Instructions to follow: Copy every row below word for word, but leave out the pictures.

Record excerpts:
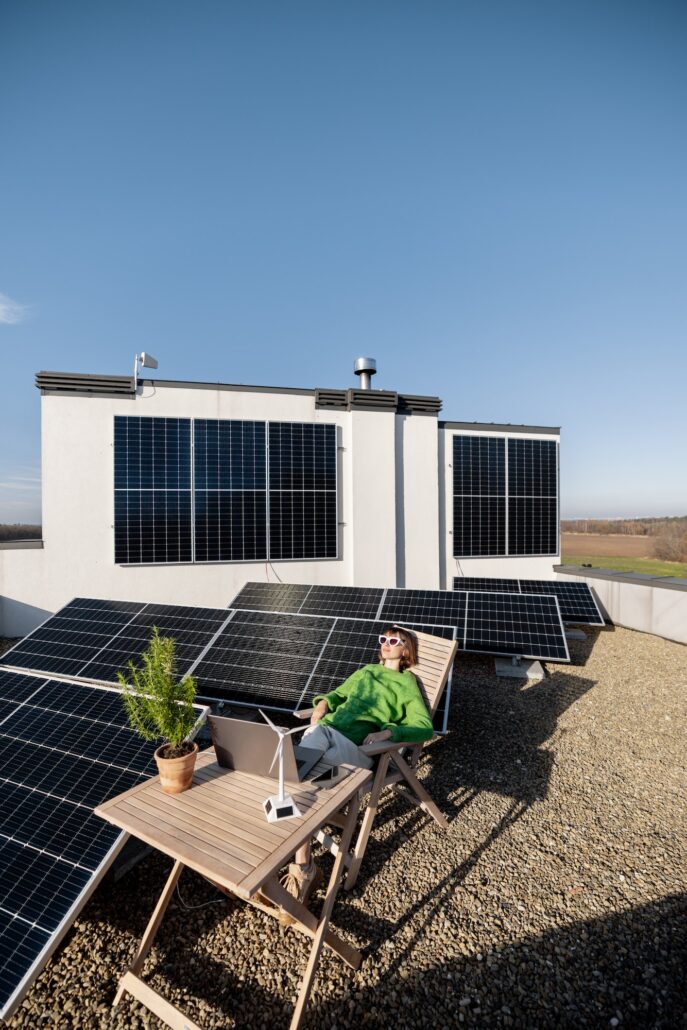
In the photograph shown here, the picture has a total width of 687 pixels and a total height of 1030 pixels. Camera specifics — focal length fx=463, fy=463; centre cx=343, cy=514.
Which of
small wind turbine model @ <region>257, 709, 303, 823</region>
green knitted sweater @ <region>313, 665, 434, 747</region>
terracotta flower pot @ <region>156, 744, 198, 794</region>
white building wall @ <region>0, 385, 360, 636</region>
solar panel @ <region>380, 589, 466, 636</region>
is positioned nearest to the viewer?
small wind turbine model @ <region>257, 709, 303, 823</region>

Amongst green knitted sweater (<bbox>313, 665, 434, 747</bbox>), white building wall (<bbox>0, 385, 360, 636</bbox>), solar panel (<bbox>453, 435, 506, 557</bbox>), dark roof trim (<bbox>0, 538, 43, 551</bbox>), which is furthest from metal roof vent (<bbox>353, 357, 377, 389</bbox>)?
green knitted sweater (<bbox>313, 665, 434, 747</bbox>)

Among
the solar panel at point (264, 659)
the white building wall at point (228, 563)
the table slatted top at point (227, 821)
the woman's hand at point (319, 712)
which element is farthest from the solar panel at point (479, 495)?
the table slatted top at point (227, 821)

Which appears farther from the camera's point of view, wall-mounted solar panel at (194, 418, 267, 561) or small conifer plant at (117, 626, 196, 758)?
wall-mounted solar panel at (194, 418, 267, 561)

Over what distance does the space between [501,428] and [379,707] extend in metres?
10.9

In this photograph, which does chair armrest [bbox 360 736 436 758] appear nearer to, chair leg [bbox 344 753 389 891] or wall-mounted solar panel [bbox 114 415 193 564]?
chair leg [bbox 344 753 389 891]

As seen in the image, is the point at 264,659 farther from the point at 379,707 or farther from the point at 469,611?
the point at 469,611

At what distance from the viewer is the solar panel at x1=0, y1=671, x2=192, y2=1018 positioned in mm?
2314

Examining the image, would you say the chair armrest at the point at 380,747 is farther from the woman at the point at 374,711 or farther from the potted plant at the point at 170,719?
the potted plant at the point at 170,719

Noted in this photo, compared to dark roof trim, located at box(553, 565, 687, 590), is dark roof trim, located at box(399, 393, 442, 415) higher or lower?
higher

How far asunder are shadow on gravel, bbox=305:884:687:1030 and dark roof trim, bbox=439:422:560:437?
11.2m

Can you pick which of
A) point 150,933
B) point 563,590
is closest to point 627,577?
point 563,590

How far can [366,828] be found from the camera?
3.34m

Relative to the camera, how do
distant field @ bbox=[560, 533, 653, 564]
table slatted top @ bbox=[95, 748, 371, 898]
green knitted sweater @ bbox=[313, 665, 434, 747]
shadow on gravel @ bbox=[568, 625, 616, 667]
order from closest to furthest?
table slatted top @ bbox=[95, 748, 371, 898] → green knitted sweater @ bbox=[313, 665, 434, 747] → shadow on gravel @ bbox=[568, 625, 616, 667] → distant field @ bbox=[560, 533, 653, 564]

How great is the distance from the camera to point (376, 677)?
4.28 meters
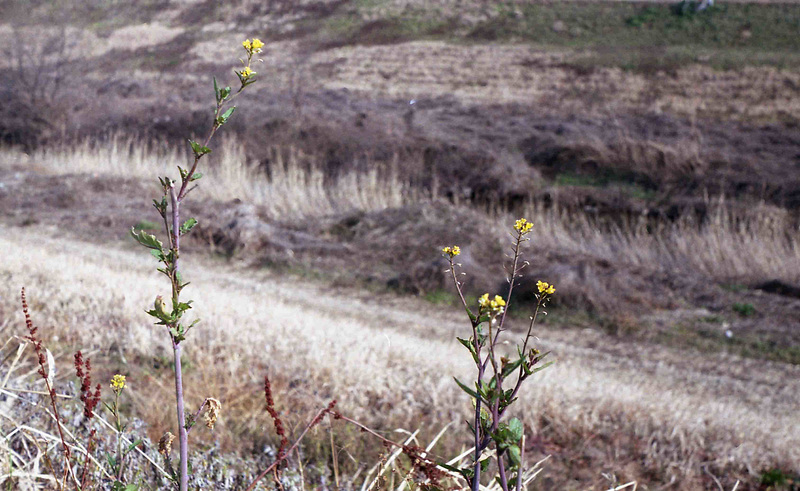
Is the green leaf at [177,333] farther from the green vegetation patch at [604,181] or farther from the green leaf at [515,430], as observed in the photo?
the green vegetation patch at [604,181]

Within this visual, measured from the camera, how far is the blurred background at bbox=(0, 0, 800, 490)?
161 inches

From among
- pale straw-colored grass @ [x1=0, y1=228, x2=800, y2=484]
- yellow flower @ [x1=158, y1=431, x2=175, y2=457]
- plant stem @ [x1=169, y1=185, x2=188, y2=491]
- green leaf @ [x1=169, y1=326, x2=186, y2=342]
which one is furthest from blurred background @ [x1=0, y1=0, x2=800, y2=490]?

Correct answer:
In the photograph shown here, the picture has a total width of 687 pixels and a total height of 1030 pixels. Camera specifics — focal length fx=463, fy=463; centre cx=343, cy=514.
Which of
small wind turbine model @ <region>257, 709, 303, 823</region>
green knitted sweater @ <region>313, 665, 434, 747</region>
terracotta flower pot @ <region>156, 744, 198, 794</region>
white building wall @ <region>0, 385, 360, 636</region>
solar panel @ <region>380, 589, 466, 636</region>
is positioned nearest to the viewer?
small wind turbine model @ <region>257, 709, 303, 823</region>

Amongst green knitted sweater (<bbox>313, 665, 434, 747</bbox>), white building wall (<bbox>0, 385, 360, 636</bbox>), solar panel (<bbox>453, 435, 506, 557</bbox>), dark roof trim (<bbox>0, 538, 43, 551</bbox>), which is furthest from metal roof vent (<bbox>353, 357, 377, 389</bbox>)?
green knitted sweater (<bbox>313, 665, 434, 747</bbox>)

Among
the solar panel at point (264, 659)
the white building wall at point (228, 563)
the table slatted top at point (227, 821)
the woman's hand at point (319, 712)
which element is farthest from the solar panel at point (479, 495)?
the table slatted top at point (227, 821)

Which appears farther from the camera's point of view, wall-mounted solar panel at (194, 418, 267, 561) or small conifer plant at (117, 626, 196, 758)?
wall-mounted solar panel at (194, 418, 267, 561)

Over what distance does the space between [501,428] and [379,707] extend in metres?
10.9

In this photograph, which does chair armrest [bbox 360 736 436 758] appear nearer to, chair leg [bbox 344 753 389 891] or wall-mounted solar panel [bbox 114 415 193 564]?
chair leg [bbox 344 753 389 891]

As seen in the image, is the point at 264,659 farther from the point at 379,707 or farther from the point at 469,611?
the point at 469,611

At what distance from the viewer is the solar panel at x1=0, y1=671, x2=192, y2=1018 positioned in mm?
2314

Examining the image, would you say the chair armrest at the point at 380,747 is farther from the woman at the point at 374,711 or farther from the potted plant at the point at 170,719?
the potted plant at the point at 170,719

Noted in this photo, compared to dark roof trim, located at box(553, 565, 687, 590), is dark roof trim, located at box(399, 393, 442, 415) higher or lower?
higher

How far asunder are shadow on gravel, bbox=305:884:687:1030 and dark roof trim, bbox=439:422:560:437?
11.2m

Can you pick which of
A) point 150,933
B) point 563,590
is closest to point 627,577?
point 563,590

How far can [366,828] be found from the camera?
3.34m

Relative to the camera, how do
distant field @ bbox=[560, 533, 653, 564]
table slatted top @ bbox=[95, 748, 371, 898]
green knitted sweater @ bbox=[313, 665, 434, 747]
shadow on gravel @ bbox=[568, 625, 616, 667]
order from closest to furthest?
table slatted top @ bbox=[95, 748, 371, 898] → green knitted sweater @ bbox=[313, 665, 434, 747] → shadow on gravel @ bbox=[568, 625, 616, 667] → distant field @ bbox=[560, 533, 653, 564]

How great is the distance from the camera to point (376, 677)?
4.28 meters
Is the green leaf at [177,333] farther from the green vegetation patch at [604,181] or farther from the green leaf at [515,430], as observed in the photo?
the green vegetation patch at [604,181]

Within this visual, measured from the camera, how far is the blurred background at bbox=(0, 0, 800, 490)?
161 inches

From among
- pale straw-colored grass @ [x1=0, y1=228, x2=800, y2=484]
- yellow flower @ [x1=158, y1=431, x2=175, y2=457]
- plant stem @ [x1=169, y1=185, x2=188, y2=491]
- green leaf @ [x1=169, y1=326, x2=186, y2=342]
which one is furthest from blurred background @ [x1=0, y1=0, x2=800, y2=490]?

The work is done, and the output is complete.